Labeled samples were hybridized to a 32 K cDNA microarray developed at the Consortium for Genomics Research on All Salmonids Project (cGRASP), University of Victoria [69] (GEO accession number: GPL8904). The cGRASP microarray contains 27,917 Atlantic salmon and 4065 rainbow trout cDNA features from different cDNA libraries. Before hybridization, slides were pre-treated with 3 % BSA fraction V, 5 X SSC, 0.1 % SDS for 90 min at 49 °C and washed with 5X ultrapure water for 30 s at room temperature. cDNA samples from control and infected fish of each family were mixed, heated at 90 °C for 2 min and hybridized to the microarrays for 16 h at 49 °C in a water bath. Four slides were used for each family cDNA and hybridizations used a dye-swap design. Next, hybridization slides were washed five times with washing solution A (2X SSC, 0.2 % SDS) for 10 min at 49 °C, twice with washing solution B (1 X SSC) for 10 min and four times with washing solution C (0.1 X SSC) at room temperature and immediately dried by centrifugation before scanning.

Statistical analysis of microarrays

Microarrays slides were scanned using a Scan array Express system (PerkinElmer), all slides were scanned with set laser power at 90 % and photomultiplier gain at 55 % for Cy5 and Cy3. A group of measures including foreground (FG) and background (BG) values of intensity for each spot in both channels were stored as tab-separated text file for further analysis. Quality of microarray images was examined by inspection of FG and BG distribution of red (R) and green (G) channels in each slide. Spearman correlation between R and G channels from replicate microarrays was calculated in order to select unbiased microarray data for significance analysis. For selected microarrays, a quality index based on local and global BG values (adapted from [70]) was used to filter and eliminate spots with low quality.

Microarray analyses were conducted separately for fish with high or low susceptibility to infection using each of the three LS families and each of the three HS families as biological replicates. Therefore, for each group of families, LS and HS, we carried out 12 microarray hybridizations, which can be divided into three independent biological replicates (the three different families of each group), each with 4 pseudo-replicates. Prior to significance analysis of data, we transformed the foreground values of red and green channels into a matrix of log intensity ratios (M) and the geometric average between channels intensities (A). Data were background corrected using a normexp procedure which fits a convolution model of normal and exponential distributions to the foreground intensities using the background intensities as a covariate [71]. After this, data were normalized using an intensity dependent normalization procedure (loess) [72]. Independent linear models for LS and HS families were fitted to log2 expression data for each gene across the microarrays [73]. In each case, the coefficient of the model represented the estimated fold change between infected and non-infected samples.
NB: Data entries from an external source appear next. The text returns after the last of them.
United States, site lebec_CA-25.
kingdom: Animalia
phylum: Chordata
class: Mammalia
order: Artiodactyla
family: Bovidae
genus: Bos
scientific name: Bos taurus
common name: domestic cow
These values were used to compute a moderated t-statistics, which has the same interpretation of an ordinary t-statistic except for the standard errors that have been moderated across genes using a simple Bayesian model. Raw p-values were corrected for multiple testing using a false discovery rate (FDR) of 0.05. Genes with an adjusted p-value under this cut-off were acknowledged as differentially expressed. All calculations were performed on R statistical software environment running on Linux or Windows machine, using limma package [74]. Microarray data were submitted to Gene Expression Omnibus (GEO, accession number: GSE43255).

Real time PCR (qPCR)

Reactions were carried out on a Light Cycler System 1.5 (Roche Diagnostics) using LightCycler FastStart DNA Master SYBR Green kit (Roche Applied Science). Pooled RNA of each fish family, previously used for microarray analysis, was used to verify a set of differentially expressed genes from the microarray experiment and to evaluate relative abundance of iron genes between infected and control fish. To accomplish this, 2 μg of total RNA was used as template for reverse transcription reactions to synthesize single strand cDNA using MMLV-RT reverse transcriptase (Promega) and oligo-dT primer (Invitrogen), according to standard procedures. Similarly, cDNA of P. salmonis was synthesized from 2 μg of total RNA incubated by 1 h at 37 °C using High Capacity RNA to cDNA kit (Applied Biosystems), following manufacturer instructions. cDNAs were diluted to 100 ng and used as template for qPCR, with primers designed against genes of interest. PCR conditions were 95 °C for 5 min followed by 94 °C for 15 s, 57–60 °C for 15 s and 72 °C for 20 s for a total of 35 cycles. Melting curves (1 °C steps between 75–95 °C) ensured that a single product was amplified in each reaction. To determine relative expression levels of genes, the method described by Pfaffl [75], and adapted by Talke et al. [76] was used. Elongation factor 1 alpha (EF1A) of Atlantic salmon and recombination protein F (RecF) of P. salmonis were selected as internal reference genes. At least five replicates were performed and differences among conditions were analysed using Student’s t-test (p < 0.05) or One-way ANOVA. PCR efficiencies were determined by linear regression analysis performed directly on the sample data using LinRegPCR [77]. Additional file 8 shows the complete list of primers used in this study.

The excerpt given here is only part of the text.